[Start of Attachment]
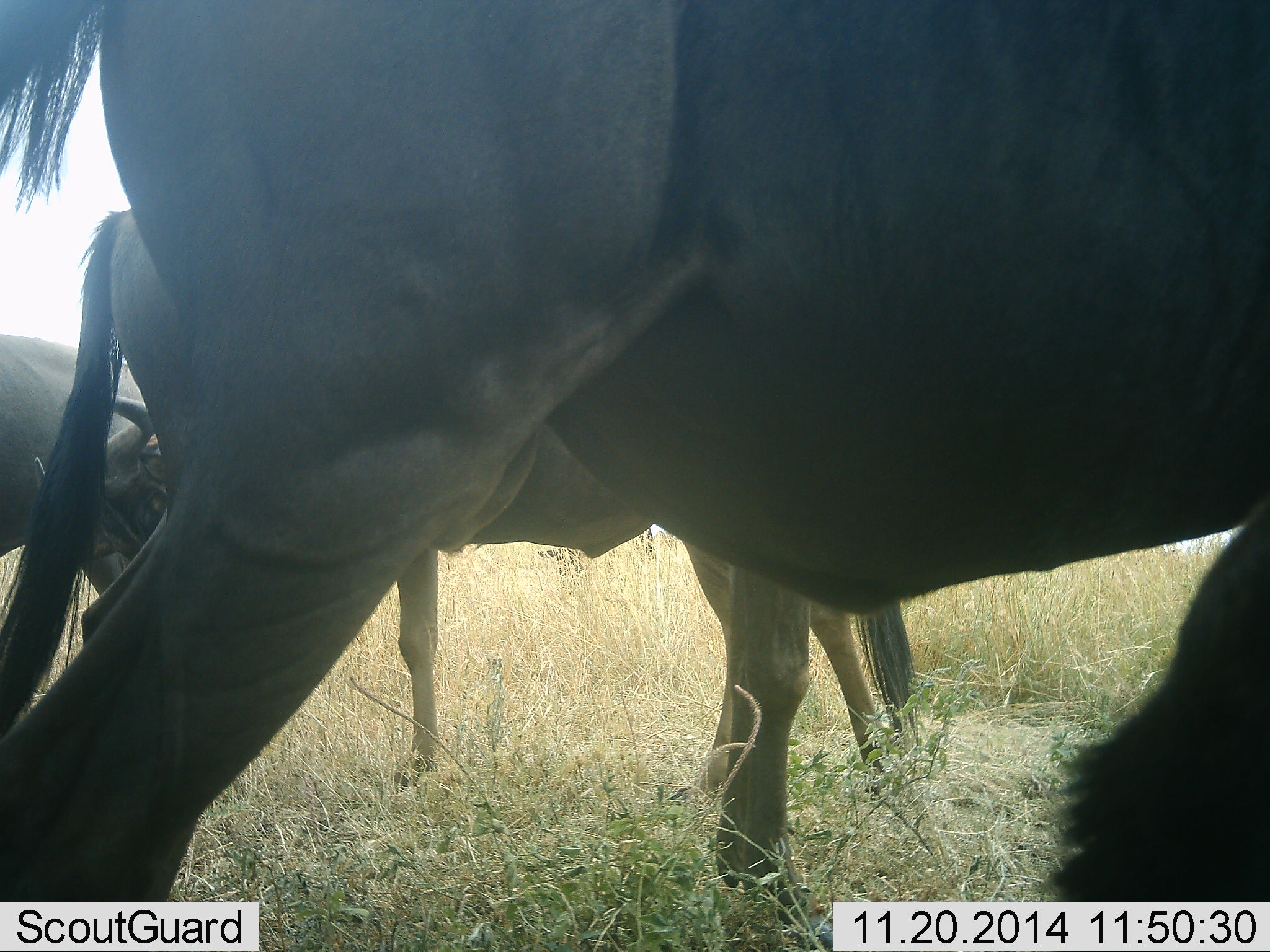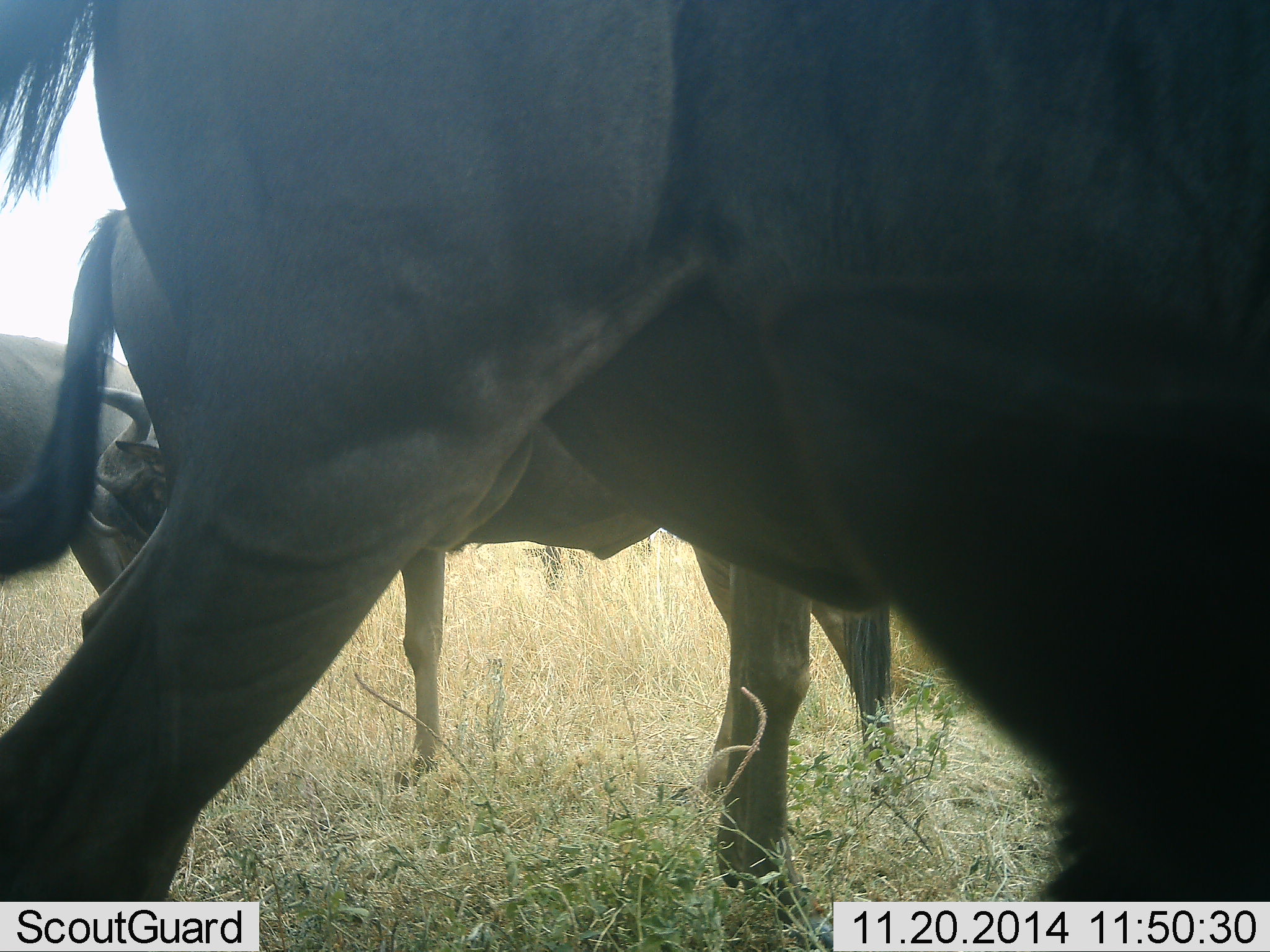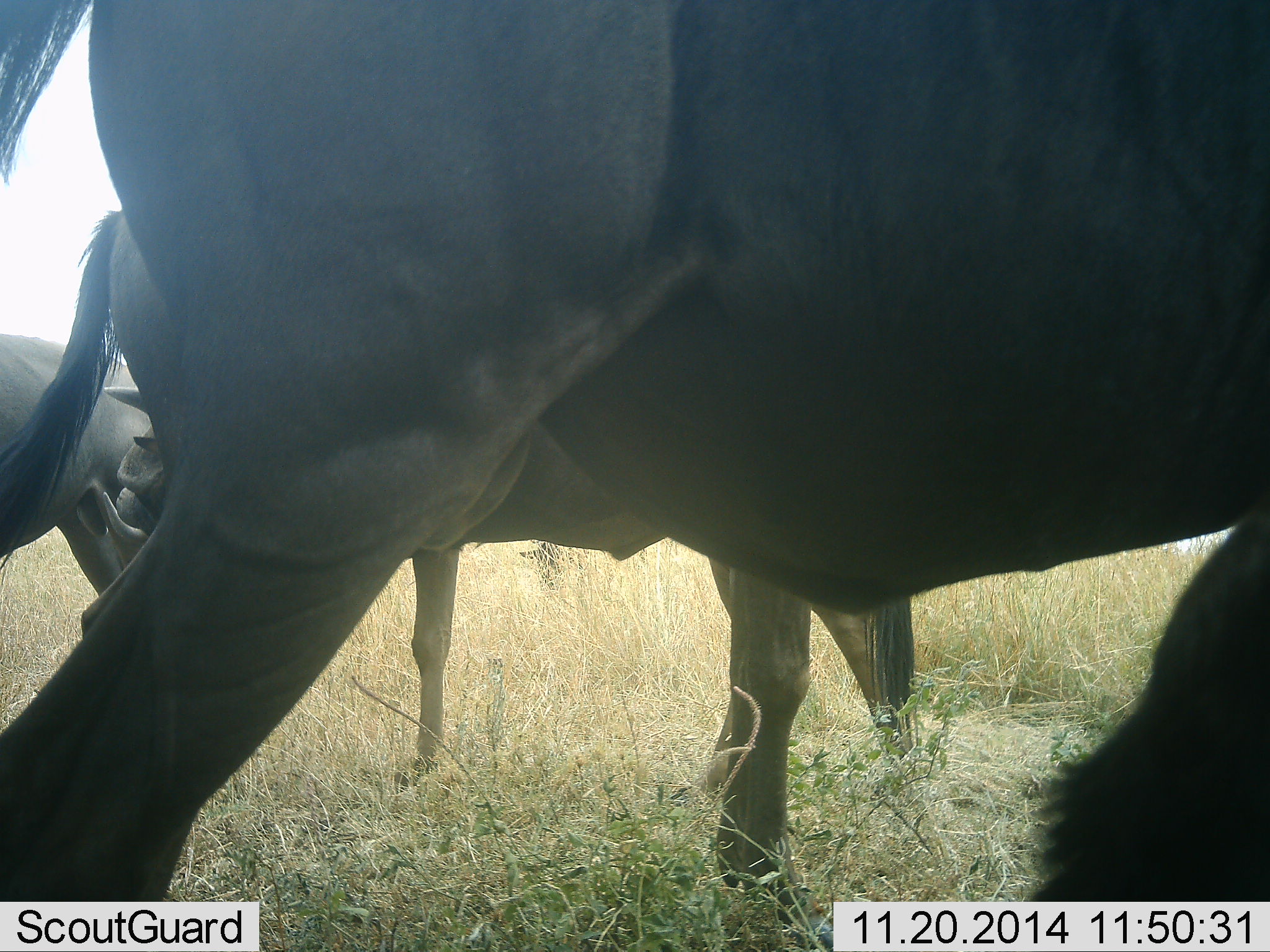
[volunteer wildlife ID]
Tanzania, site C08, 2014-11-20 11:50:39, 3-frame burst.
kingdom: Animalia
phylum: Chordata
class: Mammalia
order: Artiodactyla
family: Bovidae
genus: Connochaetes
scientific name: Connochaetes taurinus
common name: blue wildebeest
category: wildebeest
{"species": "wildebeest (blue wildebeest) (Connochaetes taurinus)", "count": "4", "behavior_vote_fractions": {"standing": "80%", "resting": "10%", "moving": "10%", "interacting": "0%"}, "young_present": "0%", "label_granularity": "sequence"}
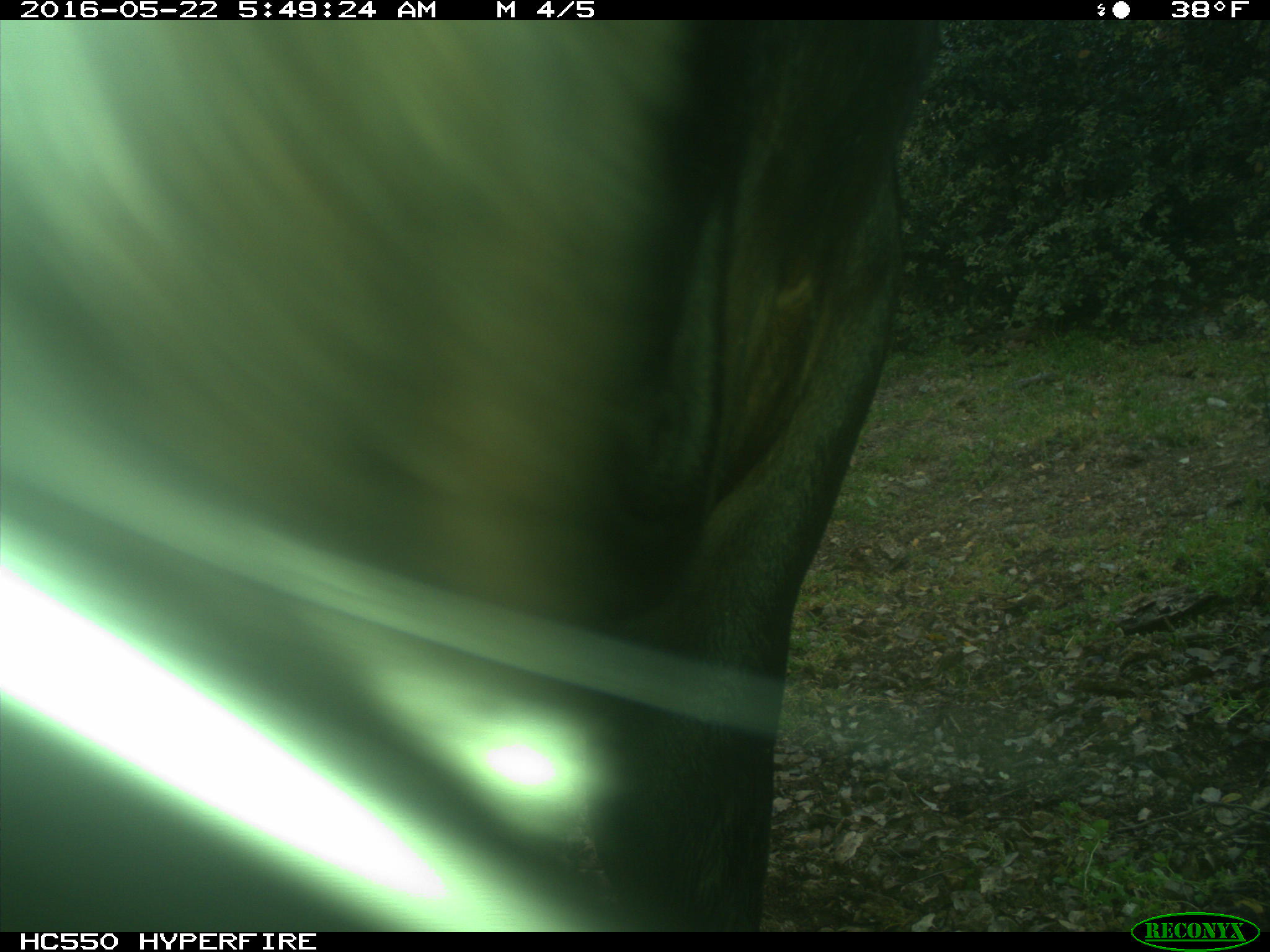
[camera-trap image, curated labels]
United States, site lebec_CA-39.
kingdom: Animalia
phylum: Chordata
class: Mammalia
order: Artiodactyla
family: Bovidae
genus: Bos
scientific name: Bos taurus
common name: domestic cow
Bos taurus (domestic cow).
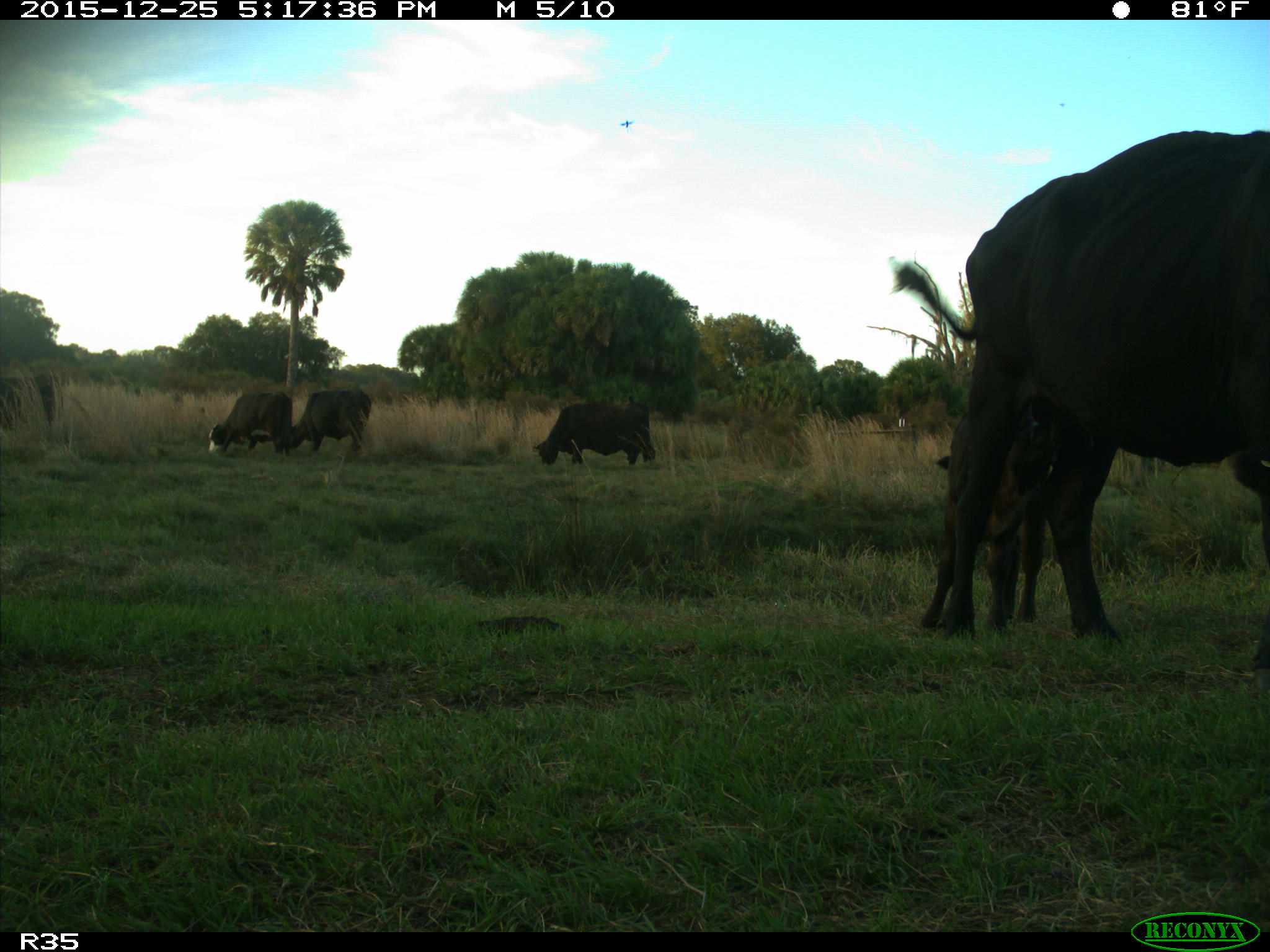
[End of Attachment]
PROBLEM REQUIREMENTS -> Where a line of the entries above holds the word "Connochaetes", return that line.

RESPONSE AREA ->
genus: Connochaetes
scientific name: Connochaetes taurinus
{"species": "wildebeest (blue wildebeest) (Connochaetes taurinus)", "count": "4", "behavior_vote_fractions": {"standing": "80%", "resting": "10%", "moving": "10%", "interacting": "0%"}, "young_present": "0%", "label_granularity": "sequence"}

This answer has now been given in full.